═══ TEXT SECTION ═══
# An Arminian who likes Calvinists...



## J. Dean (Jul 8, 2011)

As some of you know, although I'm quite Reformed, I am also affiliated with a Nazarene church (although I took my Arminian wife and in-laws to the Calvinist church that I go to for Bible study, and they loved it), and as a result, I'm kept abreast of things that are happening in that Arminian denomination-many of which are not good, if you peruse the link I attach below.

However, I thought you'd find this quote from the site operator (a devout Nazarene) very interesting. From THIS SITE:


> reformednazarene, on July 7, 2011 at 7:16 pm said:
> I’m really not a HUGE fan of anyone. My favorite is probably Michael Youssef. Tony Costa preaches some great sermons. There are a lot of really solid preachers still around.
> 
> _*Look, I’m not a Calvinist- but I’d rather hear a John MacArthur preaching on biblical inerrancy, than listen to a dozen Nazarene pastors who DON’T believe in the Bible!*_


That gives you a little idea as to what's going on with Nazarenes. But his quote was an interesting one, and one I wanted to share with everybody here.


----------



## Fly Caster (Jul 8, 2011)

My Grandfather was an old-timey Methodist preacher. He had no formal training but, my most of his peers, was considered an educated, knowledgeable man. Growing up hearing him and his peers preach, he certainly stood out.

He had a fair-sized library that was chocked-full of older Reformed authors-- much Spurgeon & Pink, Manton, Hodge and early Banner of Truth stuff. I have several of these at home and from his notes and highlighting can tell that they were oft-used. He had suffered a stroke and was unable to speak by the time I became Reformed, but I would love to be able to talk with him about what he saw in these old books.

He bitterly opposed the doctrine of eternal security-- but from what I can remember was due to the abuse of the doctrine by Anti-nomians. I know that he wasn't sound in his doctrine, but I can see how he might have been, in some ways, closer to a Puritan/Reformed understanding of what it means to live the Christian life than many today who claim to hold to 3 or 4 points of Calvinism (although I'm certain he didn't claim to hold to any).


----------



## Joseph Scibbe (Jul 8, 2011)
═══ DATA SHOWN ═══
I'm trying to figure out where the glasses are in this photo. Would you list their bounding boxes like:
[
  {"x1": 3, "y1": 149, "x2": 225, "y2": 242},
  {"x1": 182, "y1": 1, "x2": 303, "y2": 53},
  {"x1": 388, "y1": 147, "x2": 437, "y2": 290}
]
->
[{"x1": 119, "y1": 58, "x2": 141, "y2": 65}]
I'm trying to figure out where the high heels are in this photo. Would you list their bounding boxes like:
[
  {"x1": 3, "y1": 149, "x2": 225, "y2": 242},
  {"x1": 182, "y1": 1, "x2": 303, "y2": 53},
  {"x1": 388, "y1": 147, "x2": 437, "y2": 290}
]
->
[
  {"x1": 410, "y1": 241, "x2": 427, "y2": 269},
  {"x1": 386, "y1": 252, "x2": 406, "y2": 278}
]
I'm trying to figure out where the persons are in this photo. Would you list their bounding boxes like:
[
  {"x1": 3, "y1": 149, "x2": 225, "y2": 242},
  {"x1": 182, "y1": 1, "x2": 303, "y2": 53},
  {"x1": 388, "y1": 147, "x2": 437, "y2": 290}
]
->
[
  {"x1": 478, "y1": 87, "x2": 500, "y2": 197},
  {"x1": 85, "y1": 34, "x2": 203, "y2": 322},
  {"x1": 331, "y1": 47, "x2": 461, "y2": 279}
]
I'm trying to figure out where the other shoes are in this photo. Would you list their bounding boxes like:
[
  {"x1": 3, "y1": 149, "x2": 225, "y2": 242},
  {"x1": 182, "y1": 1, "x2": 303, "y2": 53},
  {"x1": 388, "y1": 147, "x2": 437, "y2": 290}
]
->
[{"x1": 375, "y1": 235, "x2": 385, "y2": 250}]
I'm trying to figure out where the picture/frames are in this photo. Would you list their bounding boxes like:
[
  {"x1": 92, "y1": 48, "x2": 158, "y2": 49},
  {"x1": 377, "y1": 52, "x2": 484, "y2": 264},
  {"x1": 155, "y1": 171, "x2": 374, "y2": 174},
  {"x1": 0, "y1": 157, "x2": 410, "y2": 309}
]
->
═══
SHORT TASK 1:
Retype the forum thread from "That gives you" to "Caster (Jul 8, 2011)".
SHORT TASK 2:
Translate this sentence from the forum thread into Spanish: "My Grandfather was an old-timey Methodist preacher."
SHORT TASK 3:
According to the forum thread, why did the poster's grandfather bitterly oppose the doctrine of eternal security?
The listing is separate material from the forum thread.

RESPONSE 1:
That gives you a little idea as to what's going on with Nazarenes. But his quote was an interesting one, and one I wanted to share with everybody here.


----------



## Fly Caster (Jul 8, 2011)

RESPONSE 2:
Mi abuelo era un predicador metodista de los de antes.

RESPONSE 3:
As far as the poster can remember, his grandfather opposed it because Anti-nomians abused the doctrine.